How to read severity
Every check ships at a fixed severity level. The scale is the same across providers and standards, so a CRITICAL finding in one place means the same thing as a CRITICAL finding anywhere else. Each standards page links back here rather than restating the table.
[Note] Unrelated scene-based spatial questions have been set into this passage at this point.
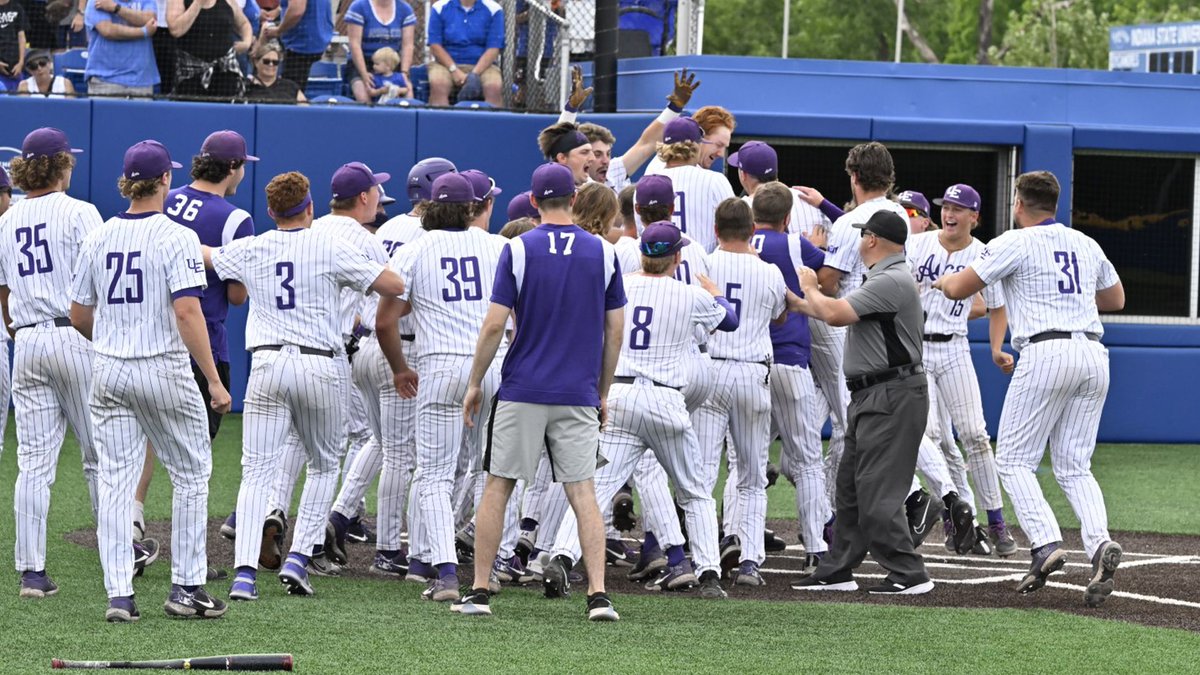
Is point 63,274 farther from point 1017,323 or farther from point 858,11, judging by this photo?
point 858,11

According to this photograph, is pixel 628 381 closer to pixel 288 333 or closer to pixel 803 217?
pixel 288 333

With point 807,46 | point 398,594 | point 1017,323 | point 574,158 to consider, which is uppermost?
point 807,46

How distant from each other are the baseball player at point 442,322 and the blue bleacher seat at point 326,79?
784cm

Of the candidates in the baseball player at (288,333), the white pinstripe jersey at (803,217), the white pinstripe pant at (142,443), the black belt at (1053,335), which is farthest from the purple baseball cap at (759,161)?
the white pinstripe pant at (142,443)

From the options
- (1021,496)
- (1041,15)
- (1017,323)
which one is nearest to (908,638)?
(1021,496)

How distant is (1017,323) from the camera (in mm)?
8406

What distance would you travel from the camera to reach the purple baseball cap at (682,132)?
929cm

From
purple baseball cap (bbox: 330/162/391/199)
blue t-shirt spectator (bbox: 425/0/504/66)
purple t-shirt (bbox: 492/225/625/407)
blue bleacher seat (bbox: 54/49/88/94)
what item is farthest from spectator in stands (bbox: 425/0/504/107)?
purple t-shirt (bbox: 492/225/625/407)

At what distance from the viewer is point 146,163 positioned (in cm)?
695

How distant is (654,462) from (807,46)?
42.3 metres

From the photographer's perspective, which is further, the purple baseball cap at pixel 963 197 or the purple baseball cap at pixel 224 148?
the purple baseball cap at pixel 963 197

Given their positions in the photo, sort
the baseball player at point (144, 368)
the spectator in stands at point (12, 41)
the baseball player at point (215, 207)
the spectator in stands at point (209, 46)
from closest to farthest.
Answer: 1. the baseball player at point (144, 368)
2. the baseball player at point (215, 207)
3. the spectator in stands at point (209, 46)
4. the spectator in stands at point (12, 41)

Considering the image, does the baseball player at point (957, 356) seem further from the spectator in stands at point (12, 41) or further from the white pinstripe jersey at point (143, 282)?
the spectator in stands at point (12, 41)

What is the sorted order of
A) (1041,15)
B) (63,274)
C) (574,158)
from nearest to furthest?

| Level | What it means | Examples |
|---|---|---|
| CRITICAL | Active exploit primitive in the workflow as written. Treat as P0: a default scan path lands an attacker on a secret, an RCE, or production write access without further effort. | Hardcoded credential literal, branch ref pointing at a known-compromised action, signed-into-an-unverified registry. |
| HIGH | Production-impact gap that requires modest attacker effort or a second condition to weaponize. Remediate this sprint; the secondary condition is usually already present in real pipelines. | Action pinned to a floating tag, sensitive permissions on a low-popularity action, mutable container tag in prod. |
| MEDIUM | Significant defense-in-depth gap. Not directly exploitable on its own but disables a control whose absence widens the blast radius of a separate compromise. Backlog with a deadline. | Missing branch protection, container without resource limits, freshly-published dependency consumed before the cooldown window. |
| LOW | Hygiene / hardening issue. Not a vulnerability on its own but raises baseline posture and reduces audit friction. | Missing CI logging retention, SBOM without supplier attribution, ECR repo without scan-on-push. |
| INFO | Degraded-mode signal. The scanner couldn't reach an API or parse a config and surfaces the gap so the operator knows coverage was incomplete. No finding against the workload itself. | CB-000 CodeBuild API access failed, IAM-000 IAM enumeration failed. |
Using standards at runtime
pipeline_check --list-standards # list registered standards
pipeline_check --pipeline aws --standard owasp_cicd_top_10 # filter to one
pipeline_check --pipeline aws --standard owasp_cicd_top_10 --standard nist_ssdf # multiple
Omit --standard to include every registered standard.
Architecture
A standard is pure data, no code. Each one is a Python module in
pipeline_check/core/standards/data/ that defines a module-level STANDARD
object:
from ..base import Standard
STANDARD = Standard(
name="my_standard",
title="My Compliance Standard",
version="1.0",
url="https://example.com",
controls={
"CTRL-1": "First control",
...
},
mappings={
# check_id → list of control_ids it evidences
"IAM-001": ["CTRL-1"],
...
},
)
Register it in pipeline_check/core/standards/__init__.py and the scanner,
CLI (--standard, --list-standards), and reporters pick it up
automatically.
Why data, not code
- Re-use across checks: a single check like
S3-002can evidence multiple standards (OWASP CICD-SEC-9 and CIS 2.1.1) without the check itself knowing about any standard. - Easy to audit: the mapping table lives in one file, not scattered across Finding constructor calls.
- Easy to extend: adding ISO 27001 or a bespoke internal policy is one new Python module.